The cave reminded Lindír all too much of the cell in which he had come of age. He gazed into the blackness of the cave mouth and felt that it was infinite, that he would never escape from it once brought within. “Are you certain that this is the only path?”
“Quite certain,” said Storm-hair. “Are you afraid?”
Lindír puffed out his chest and spoke in a low voice. “Of course not. I am merely steeling myself for the foe ahead.”
Storm-hair laughed, a melodious sound that ill fit her short frame. “As you say, Lindír Heimirsson. We will go ahead. You may protect our rear.”

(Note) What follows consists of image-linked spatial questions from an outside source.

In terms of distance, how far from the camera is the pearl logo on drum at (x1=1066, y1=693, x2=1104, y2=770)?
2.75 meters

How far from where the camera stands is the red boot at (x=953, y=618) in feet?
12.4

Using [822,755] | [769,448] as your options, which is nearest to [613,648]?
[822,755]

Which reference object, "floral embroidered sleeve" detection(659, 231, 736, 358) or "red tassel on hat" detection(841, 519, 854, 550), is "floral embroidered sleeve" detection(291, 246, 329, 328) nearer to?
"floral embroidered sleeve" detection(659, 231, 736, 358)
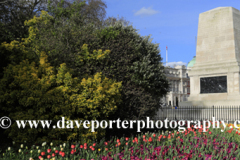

Many of the druids moved on ahead, including Storm-hair, filing swiftly into the cave. A few remained behind, watching Lindír with expectant gazes, until he finally remembered that he was the only hope of these poor folk. With his torso low to the ground and his shoulders bunched, he stepped into the darkness.
A few of the druids held aloft candles, the wax dripping down onto their uncovered hands. The flickering light left deep shadows across even Lindír’s vision; it was a wonder that the druids could see anything at all in the scarce light. What could be seen of the cavern walls was pale stone, cold stone, shiny and slick with condensation. As Lindír walked into the cave, he spent as long as possible looking back at the open air, or to the illuminated portions of the wall on either side. But eventually he was forced to look ahead.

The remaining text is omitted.